▸ ACTIVITY: Update the items below by changing every "Florida" to "FL" and leaving everything else unchanged.

++++++++++++++++++++

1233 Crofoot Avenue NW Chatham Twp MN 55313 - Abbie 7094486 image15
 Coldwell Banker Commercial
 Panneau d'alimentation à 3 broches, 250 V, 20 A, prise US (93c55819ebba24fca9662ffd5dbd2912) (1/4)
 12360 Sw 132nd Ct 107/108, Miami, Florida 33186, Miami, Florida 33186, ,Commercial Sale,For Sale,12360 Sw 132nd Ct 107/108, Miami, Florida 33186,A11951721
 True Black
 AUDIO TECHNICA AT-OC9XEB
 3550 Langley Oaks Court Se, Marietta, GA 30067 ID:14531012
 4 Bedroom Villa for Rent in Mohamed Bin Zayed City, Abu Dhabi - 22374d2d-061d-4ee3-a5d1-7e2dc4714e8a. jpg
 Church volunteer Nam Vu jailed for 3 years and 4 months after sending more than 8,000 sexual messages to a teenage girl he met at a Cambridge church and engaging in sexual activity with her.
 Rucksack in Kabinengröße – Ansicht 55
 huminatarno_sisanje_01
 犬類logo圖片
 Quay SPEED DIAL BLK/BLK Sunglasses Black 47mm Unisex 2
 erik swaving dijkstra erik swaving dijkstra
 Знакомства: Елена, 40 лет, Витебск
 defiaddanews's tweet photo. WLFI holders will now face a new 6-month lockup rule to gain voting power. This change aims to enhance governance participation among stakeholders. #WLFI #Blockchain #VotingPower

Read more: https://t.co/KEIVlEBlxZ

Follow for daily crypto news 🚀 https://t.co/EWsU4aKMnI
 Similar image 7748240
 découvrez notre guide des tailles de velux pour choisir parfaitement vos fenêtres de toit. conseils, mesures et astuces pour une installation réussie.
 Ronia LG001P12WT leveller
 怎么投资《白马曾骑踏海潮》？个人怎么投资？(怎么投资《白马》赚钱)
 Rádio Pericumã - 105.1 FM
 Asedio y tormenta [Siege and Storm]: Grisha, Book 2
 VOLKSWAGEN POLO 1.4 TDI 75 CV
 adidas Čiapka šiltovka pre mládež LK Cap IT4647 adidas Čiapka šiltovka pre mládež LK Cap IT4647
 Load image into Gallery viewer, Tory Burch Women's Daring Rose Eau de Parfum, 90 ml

++++++++++++++++++++

▸ OUTPUT OF THE TASK:
1233 Crofoot Avenue NW Chatham Twp MN 55313 - Abbie 7094486 image15
 Coldwell Banker Commercial
 Panneau d'alimentation à 3 broches, 250 V, 20 A, prise US (93c55819ebba24fca9662ffd5dbd2912) (1/4)
 12360 Sw 132nd Ct 107/108, Miami, FL 33186, Miami, FL 33186, ,Commercial Sale,For Sale,12360 Sw 132nd Ct 107/108, Miami, FL 33186,A11951721
 True Black
 AUDIO TECHNICA AT-OC9XEB
 3550 Langley Oaks Court Se, Marietta, GA 30067 ID:14531012
 4 Bedroom Villa for Rent in Mohamed Bin Zayed City, Abu Dhabi - 22374d2d-061d-4ee3-a5d1-7e2dc4714e8a. jpg
 Church volunteer Nam Vu jailed for 3 years and 4 months after sending more than 8,000 sexual messages to a teenage girl he met at a Cambridge church and engaging in sexual activity with her.
 Rucksack in Kabinengröße – Ansicht 55
 huminatarno_sisanje_01
 犬類logo圖片
 Quay SPEED DIAL BLK/BLK Sunglasses Black 47mm Unisex 2
 erik swaving dijkstra erik swaving dijkstra
 Знакомства: Елена, 40 лет, Витебск
 defiaddanews's tweet photo. WLFI holders will now face a new 6-month lockup rule to gain voting power. This change aims to enhance governance participation among stakeholders. #WLFI #Blockchain #VotingPower

Read more: https://t.co/KEIVlEBlxZ

Follow for daily crypto news 🚀 https://t.co/EWsU4aKMnI
 Similar image 7748240
 découvrez notre guide des tailles de velux pour choisir parfaitement vos fenêtres de toit. conseils, mesures et astuces pour une installation réussie.
 Ronia LG001P12WT leveller
 怎么投资《白马曾骑踏海潮》？个人怎么投资？(怎么投资《白马》赚钱)
 Rádio Pericumã - 105.1 FM
 Asedio y tormenta [Siege and Storm]: Grisha, Book 2
 VOLKSWAGEN POLO 1.4 TDI 75 CV
 adidas Čiapka šiltovka pre mládež LK Cap IT4647 adidas Čiapka šiltovka pre mládež LK Cap IT4647
 Load image into Gallery viewer, Tory Burch Women's Daring Rose Eau de Parfum, 90 ml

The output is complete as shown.